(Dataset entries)
□ □ □ □

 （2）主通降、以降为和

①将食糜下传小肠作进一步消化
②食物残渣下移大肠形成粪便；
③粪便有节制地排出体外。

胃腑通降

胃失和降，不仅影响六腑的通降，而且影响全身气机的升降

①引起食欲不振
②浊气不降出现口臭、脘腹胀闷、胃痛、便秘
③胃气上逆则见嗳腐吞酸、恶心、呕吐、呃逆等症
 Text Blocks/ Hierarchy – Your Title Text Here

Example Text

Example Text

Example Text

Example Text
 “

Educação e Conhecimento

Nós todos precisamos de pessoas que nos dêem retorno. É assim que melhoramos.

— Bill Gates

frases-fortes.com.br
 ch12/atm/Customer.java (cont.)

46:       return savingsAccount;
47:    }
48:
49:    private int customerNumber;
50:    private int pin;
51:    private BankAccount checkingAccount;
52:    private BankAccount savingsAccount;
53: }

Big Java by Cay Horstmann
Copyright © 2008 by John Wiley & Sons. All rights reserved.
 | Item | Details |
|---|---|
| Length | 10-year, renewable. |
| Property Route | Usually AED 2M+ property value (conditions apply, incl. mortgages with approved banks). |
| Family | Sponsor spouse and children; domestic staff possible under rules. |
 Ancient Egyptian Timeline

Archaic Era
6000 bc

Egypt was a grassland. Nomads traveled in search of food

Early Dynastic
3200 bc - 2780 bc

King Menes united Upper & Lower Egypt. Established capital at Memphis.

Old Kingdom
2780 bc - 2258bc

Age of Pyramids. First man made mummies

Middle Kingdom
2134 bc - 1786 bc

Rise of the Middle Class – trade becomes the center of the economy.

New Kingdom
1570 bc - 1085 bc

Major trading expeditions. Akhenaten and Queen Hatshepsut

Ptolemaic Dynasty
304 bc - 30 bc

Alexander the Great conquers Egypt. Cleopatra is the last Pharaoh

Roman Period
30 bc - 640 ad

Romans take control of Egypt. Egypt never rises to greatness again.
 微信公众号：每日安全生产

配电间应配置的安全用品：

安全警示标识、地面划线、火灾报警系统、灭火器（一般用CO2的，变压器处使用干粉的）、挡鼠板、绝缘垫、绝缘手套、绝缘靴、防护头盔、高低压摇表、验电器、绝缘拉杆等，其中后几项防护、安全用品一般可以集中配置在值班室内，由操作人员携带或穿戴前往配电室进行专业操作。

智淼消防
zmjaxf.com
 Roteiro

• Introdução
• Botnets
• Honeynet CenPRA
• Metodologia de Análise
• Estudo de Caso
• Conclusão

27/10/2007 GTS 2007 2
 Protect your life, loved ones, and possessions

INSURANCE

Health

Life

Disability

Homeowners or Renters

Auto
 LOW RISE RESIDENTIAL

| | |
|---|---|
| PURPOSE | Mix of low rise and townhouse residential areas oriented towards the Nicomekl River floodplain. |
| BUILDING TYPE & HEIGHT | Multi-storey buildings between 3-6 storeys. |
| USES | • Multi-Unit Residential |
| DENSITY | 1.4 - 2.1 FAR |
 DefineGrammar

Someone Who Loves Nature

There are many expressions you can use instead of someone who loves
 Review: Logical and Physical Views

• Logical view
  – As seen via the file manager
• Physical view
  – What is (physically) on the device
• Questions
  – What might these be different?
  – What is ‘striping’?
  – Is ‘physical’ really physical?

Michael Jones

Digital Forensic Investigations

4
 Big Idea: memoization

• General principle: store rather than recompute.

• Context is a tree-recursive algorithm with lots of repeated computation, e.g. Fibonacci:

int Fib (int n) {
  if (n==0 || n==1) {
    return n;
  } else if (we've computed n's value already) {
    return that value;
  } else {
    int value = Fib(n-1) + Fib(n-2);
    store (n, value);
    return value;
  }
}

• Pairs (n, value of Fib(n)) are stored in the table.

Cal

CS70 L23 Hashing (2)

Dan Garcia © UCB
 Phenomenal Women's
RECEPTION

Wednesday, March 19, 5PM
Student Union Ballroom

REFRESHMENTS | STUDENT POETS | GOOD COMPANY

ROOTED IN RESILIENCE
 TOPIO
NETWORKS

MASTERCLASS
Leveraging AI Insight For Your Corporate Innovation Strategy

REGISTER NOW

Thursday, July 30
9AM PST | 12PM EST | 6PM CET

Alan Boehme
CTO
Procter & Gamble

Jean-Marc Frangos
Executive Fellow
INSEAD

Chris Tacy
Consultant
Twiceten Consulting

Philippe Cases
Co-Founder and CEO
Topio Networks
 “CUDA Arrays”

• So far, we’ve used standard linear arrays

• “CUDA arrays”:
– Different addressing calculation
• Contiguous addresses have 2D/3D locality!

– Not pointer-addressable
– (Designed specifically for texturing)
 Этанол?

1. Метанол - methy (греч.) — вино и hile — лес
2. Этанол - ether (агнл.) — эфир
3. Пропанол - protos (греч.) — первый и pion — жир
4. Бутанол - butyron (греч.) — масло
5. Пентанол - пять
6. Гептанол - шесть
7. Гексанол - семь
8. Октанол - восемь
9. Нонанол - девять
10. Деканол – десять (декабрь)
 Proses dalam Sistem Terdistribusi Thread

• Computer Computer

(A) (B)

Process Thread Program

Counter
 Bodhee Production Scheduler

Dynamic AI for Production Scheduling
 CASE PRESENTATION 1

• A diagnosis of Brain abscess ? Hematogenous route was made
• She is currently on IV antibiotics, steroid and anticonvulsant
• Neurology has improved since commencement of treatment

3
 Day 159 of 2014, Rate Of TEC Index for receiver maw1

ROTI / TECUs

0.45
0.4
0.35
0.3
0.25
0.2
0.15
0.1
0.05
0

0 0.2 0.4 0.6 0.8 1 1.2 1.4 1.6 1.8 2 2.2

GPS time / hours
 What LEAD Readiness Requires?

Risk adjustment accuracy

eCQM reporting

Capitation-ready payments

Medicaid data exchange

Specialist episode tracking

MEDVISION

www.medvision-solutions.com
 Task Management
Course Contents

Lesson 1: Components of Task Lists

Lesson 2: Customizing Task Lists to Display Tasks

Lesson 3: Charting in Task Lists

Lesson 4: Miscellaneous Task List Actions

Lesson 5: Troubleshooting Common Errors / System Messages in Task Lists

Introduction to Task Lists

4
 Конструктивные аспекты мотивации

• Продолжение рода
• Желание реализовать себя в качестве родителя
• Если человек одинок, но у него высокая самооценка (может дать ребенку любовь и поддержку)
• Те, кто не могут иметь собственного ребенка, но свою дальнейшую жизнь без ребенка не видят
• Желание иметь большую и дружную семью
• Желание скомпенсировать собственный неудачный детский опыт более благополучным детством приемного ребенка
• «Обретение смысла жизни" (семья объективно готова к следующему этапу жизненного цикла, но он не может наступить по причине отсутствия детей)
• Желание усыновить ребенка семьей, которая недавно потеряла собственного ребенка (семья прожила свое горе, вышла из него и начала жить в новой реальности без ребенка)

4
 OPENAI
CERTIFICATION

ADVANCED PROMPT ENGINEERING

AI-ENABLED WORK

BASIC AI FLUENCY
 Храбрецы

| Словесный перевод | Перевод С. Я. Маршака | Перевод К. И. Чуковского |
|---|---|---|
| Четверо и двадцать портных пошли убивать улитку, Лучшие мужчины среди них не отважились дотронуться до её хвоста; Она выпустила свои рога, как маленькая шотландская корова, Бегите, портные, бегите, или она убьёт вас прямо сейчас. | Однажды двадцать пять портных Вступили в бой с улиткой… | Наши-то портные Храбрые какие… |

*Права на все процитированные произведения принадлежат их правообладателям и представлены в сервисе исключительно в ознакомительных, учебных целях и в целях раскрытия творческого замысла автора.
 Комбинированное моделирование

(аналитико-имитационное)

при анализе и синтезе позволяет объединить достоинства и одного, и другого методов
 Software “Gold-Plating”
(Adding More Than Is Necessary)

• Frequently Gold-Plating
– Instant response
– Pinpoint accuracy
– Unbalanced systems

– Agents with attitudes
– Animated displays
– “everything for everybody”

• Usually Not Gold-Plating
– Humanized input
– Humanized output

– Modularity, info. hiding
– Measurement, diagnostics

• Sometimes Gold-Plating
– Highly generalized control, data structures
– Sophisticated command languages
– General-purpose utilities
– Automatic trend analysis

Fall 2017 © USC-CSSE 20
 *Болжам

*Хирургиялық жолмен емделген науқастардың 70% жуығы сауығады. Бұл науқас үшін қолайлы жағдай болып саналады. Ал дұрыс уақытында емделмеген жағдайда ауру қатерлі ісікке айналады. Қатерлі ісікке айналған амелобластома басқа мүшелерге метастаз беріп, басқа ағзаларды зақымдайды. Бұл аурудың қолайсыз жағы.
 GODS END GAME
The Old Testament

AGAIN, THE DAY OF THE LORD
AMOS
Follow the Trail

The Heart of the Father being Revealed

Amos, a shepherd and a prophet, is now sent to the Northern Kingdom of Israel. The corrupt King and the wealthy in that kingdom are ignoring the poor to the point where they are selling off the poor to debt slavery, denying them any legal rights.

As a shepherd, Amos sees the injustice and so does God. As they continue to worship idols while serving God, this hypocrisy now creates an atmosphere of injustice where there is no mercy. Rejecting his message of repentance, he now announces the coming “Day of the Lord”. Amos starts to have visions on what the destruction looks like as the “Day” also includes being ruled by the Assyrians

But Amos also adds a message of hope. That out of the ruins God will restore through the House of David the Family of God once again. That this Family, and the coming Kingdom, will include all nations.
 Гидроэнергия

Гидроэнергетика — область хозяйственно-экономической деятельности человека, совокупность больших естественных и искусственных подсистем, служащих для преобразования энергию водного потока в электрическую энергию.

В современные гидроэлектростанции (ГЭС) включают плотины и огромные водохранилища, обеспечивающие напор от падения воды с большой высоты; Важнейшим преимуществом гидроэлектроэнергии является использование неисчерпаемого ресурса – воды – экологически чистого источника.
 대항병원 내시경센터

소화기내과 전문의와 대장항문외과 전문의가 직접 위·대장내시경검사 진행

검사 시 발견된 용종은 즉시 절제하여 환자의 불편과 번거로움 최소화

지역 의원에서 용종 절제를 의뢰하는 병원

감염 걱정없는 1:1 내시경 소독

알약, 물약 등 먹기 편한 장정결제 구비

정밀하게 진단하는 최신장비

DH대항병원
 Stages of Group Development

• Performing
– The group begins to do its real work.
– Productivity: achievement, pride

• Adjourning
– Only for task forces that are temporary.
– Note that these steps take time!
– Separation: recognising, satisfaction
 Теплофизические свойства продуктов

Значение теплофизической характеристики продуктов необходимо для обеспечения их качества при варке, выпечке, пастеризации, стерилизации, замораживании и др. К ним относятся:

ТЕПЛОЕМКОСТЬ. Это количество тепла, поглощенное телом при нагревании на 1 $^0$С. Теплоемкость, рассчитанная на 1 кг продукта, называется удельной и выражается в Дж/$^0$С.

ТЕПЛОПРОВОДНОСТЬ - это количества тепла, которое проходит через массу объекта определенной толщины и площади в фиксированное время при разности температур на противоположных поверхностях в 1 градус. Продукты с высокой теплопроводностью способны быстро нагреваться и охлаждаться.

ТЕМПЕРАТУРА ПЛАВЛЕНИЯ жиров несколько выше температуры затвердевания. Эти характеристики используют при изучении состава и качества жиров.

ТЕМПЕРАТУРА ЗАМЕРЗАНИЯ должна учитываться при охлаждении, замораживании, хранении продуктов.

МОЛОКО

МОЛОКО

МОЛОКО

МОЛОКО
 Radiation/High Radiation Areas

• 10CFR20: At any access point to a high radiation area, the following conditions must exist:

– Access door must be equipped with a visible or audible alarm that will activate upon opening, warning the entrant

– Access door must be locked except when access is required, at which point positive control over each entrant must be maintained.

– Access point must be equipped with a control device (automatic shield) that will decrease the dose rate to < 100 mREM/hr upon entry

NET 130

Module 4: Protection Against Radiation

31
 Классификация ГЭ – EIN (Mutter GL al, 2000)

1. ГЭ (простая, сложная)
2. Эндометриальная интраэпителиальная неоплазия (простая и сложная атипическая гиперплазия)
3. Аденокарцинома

□ □ □ □

Goal of the exercise:
Copy out each line of the records where the word "ребенка" appears.

Completed task:
• Те, кто не могут иметь собственного ребенка, но свою дальнейшую жизнь без ребенка не видят
• Желание скомпенсировать собственный неудачный детский опыт более благополучным детством приемного ребенка
• Желание усыновить ребенка семьей, которая недавно потеряла собственного ребенка (семья прожила свое горе, вышла из него и начала жить в новой реальности без ребенка)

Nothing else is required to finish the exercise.